The new dragons look remarkably like the first. Again, what matters is the similar pattern of accepted studies before 2009, (the “tail”), and the sharply diverging rates in more recent years (the “jaws”).

There are two phenomena that cause the dragons’ “jaws” to be so wide open. The upper jaw, especially in secondary reading and elementary math, indicate that many high-quality rigorous evaluations are appearing in recent years. Both the WWC inclusion standards and those of the Best Evidence Encyclopedia (BEE; www.bestevidence.org) require control groups, clustered analysis for clustered designs, samples that are well-matched at pretest and have similar attrition by posttest, and other features indicating methodological rigor, of the kind expected by the ESSA evidence standards, for example.

The upper jaw of each dragon is increasing so rapidly because rigorous research is increasing rapidly in the U.S. (it is also increasing rapidly in the U.K., but the WWC does not include non-U.S. studies, and non-U.S. studies are removed from the graph for comparability). This increase is due to U. S. Department of Education funding of many rigorous studies in each topic area, through its Institute for Education Sciences (IES) and Investing in Innovation (i3) programs, and special purpose funding such as Striving Readers and Preschool Curriculum Education Research. These recent studies are not only uniformly rigorous, they are also of great importance to educators, as they evaluate current programs being actively disseminated today. Many of the older programs whose evaluations appear on the dragons’ tails no longer exist, as a practical matter. If educators wanted to adopt them, the programs would have to be revised or reinvented. For example, Daisy Quest, still in the WWC, was evaluated on TRS-80 computers not manufactured since the 1980s. Yet exciting new programs with rigorous evaluations, highlighted in the BEE reviews, do not appear at all in the WWC.

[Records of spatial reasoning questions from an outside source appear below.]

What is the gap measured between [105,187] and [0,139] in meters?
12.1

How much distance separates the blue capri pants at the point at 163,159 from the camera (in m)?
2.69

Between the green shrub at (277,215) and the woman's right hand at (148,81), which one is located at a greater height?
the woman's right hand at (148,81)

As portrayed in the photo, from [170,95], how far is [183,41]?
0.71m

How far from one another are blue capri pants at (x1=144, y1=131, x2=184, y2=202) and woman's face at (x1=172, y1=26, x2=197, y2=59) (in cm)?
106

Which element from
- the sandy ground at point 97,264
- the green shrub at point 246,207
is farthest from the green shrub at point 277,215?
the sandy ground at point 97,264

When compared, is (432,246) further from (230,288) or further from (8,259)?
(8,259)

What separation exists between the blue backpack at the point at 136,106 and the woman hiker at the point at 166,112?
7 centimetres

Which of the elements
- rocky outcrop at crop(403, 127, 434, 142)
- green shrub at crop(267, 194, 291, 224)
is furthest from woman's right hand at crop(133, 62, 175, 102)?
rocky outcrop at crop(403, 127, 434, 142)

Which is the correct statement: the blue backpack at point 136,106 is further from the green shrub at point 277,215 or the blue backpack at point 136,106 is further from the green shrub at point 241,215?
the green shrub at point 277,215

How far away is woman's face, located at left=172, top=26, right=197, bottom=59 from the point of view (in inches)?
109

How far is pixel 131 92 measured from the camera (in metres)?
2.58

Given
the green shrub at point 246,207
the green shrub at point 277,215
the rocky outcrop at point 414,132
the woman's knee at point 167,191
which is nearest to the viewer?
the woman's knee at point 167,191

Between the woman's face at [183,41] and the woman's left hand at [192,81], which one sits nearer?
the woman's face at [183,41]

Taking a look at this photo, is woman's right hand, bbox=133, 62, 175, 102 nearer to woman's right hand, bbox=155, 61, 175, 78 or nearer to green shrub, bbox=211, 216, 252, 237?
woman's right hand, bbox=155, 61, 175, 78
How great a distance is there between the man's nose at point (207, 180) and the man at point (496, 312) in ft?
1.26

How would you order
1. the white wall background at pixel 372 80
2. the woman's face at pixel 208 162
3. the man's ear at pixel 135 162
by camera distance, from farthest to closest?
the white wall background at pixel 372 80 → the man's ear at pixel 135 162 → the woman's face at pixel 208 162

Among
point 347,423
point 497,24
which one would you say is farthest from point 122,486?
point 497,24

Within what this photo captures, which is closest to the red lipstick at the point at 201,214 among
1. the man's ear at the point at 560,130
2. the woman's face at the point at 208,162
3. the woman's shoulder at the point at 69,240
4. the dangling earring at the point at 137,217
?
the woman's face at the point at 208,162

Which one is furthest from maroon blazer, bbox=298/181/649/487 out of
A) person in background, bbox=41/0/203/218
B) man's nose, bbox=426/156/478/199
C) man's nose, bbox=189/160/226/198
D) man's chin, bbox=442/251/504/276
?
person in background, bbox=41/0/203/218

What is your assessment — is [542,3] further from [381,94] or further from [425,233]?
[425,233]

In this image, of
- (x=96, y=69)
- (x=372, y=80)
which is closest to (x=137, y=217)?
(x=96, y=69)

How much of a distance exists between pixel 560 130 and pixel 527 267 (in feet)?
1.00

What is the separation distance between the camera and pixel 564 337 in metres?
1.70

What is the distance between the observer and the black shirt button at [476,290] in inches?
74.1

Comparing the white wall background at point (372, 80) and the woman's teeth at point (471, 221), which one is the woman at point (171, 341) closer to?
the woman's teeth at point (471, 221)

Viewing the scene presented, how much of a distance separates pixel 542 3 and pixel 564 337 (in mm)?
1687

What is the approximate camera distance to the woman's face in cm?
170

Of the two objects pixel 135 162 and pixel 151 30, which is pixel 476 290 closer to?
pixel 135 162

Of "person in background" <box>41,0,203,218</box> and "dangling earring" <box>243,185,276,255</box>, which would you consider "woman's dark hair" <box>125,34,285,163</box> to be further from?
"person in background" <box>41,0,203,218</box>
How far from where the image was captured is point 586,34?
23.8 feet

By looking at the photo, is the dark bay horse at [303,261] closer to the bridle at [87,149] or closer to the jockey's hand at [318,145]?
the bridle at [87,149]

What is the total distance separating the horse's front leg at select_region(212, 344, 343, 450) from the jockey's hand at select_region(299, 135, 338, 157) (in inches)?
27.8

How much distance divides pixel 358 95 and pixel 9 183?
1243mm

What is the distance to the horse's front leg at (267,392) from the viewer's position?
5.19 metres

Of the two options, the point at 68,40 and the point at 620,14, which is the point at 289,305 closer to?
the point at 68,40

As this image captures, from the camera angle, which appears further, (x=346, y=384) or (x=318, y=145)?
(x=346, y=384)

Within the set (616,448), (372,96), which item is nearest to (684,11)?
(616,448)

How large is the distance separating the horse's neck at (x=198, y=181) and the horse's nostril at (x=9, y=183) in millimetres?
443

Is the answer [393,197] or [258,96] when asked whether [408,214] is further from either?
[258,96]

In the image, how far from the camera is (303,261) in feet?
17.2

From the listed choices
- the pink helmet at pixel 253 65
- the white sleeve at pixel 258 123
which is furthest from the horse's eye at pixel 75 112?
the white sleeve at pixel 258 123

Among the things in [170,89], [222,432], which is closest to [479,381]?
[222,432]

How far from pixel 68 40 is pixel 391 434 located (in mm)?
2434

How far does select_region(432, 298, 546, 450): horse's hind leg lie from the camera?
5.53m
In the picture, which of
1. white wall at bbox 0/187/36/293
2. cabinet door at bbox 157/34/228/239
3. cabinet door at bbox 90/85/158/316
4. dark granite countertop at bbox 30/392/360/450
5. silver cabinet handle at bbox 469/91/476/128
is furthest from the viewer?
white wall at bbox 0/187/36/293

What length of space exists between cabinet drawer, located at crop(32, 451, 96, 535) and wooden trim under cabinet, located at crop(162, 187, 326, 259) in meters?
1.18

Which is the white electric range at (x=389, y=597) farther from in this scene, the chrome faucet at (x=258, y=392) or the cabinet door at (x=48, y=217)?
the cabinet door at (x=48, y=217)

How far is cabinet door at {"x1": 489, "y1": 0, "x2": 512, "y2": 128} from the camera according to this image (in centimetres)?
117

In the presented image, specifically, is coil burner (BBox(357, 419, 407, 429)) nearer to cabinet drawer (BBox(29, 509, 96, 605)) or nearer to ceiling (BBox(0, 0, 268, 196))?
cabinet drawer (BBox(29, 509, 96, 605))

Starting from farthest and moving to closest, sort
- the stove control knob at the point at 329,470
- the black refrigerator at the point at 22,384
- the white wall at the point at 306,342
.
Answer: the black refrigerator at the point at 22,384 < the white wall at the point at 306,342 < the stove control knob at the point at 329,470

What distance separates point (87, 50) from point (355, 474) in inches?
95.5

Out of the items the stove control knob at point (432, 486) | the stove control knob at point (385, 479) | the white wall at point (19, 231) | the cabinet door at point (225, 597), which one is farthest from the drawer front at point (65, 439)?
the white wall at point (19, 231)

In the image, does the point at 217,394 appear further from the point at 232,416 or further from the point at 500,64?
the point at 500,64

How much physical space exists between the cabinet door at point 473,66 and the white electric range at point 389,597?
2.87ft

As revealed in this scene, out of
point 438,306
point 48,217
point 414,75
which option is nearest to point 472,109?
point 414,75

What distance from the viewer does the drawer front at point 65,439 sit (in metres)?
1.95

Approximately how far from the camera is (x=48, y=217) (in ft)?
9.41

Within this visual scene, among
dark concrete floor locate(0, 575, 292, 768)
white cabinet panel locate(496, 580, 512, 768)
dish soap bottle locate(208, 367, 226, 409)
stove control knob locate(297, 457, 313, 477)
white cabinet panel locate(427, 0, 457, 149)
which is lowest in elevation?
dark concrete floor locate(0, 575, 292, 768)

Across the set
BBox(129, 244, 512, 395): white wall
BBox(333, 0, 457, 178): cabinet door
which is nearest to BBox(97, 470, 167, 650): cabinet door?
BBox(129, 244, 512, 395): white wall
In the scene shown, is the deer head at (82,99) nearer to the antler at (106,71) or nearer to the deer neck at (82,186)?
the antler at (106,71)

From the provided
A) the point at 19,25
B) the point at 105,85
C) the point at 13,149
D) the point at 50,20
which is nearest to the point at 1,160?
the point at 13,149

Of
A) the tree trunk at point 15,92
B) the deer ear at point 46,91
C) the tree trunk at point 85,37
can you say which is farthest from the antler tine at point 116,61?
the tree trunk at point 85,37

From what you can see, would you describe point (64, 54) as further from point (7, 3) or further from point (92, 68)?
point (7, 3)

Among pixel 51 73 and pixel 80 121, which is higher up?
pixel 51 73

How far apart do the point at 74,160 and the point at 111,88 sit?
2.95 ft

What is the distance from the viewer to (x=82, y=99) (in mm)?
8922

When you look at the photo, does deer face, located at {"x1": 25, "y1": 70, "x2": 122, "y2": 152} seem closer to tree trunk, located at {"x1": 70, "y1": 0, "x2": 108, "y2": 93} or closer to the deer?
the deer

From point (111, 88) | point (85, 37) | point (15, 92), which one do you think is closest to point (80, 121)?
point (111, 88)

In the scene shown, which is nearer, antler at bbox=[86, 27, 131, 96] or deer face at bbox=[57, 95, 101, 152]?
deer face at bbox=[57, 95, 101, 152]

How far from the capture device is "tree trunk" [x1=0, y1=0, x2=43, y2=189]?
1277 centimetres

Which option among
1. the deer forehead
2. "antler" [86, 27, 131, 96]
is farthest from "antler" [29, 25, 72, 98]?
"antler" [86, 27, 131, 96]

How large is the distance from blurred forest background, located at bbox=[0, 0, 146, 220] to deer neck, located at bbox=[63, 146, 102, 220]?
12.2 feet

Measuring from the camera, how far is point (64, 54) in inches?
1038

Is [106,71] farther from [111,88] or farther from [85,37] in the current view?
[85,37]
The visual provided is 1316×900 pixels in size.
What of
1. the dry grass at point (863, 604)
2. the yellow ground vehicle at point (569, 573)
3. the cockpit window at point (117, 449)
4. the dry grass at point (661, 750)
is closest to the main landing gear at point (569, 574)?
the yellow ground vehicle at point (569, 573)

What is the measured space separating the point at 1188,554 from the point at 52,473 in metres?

I do not understand why the WWC is so slow to add new evaluations, but I suspect that the answer lies in the painstaking procedures any government has to follow to do . . ., well, anything. Perhaps there are very good reasons for this stately pace of progress. However, the result is clear. The graph below shows the publication dates of every study in every subject and grade level accepted by the WWC and entered on its database. This “half-dragon” graph shows that only 26 studies published or made available after 2013 appear on the entire WWC database. Of these, only two have appeared after 2015.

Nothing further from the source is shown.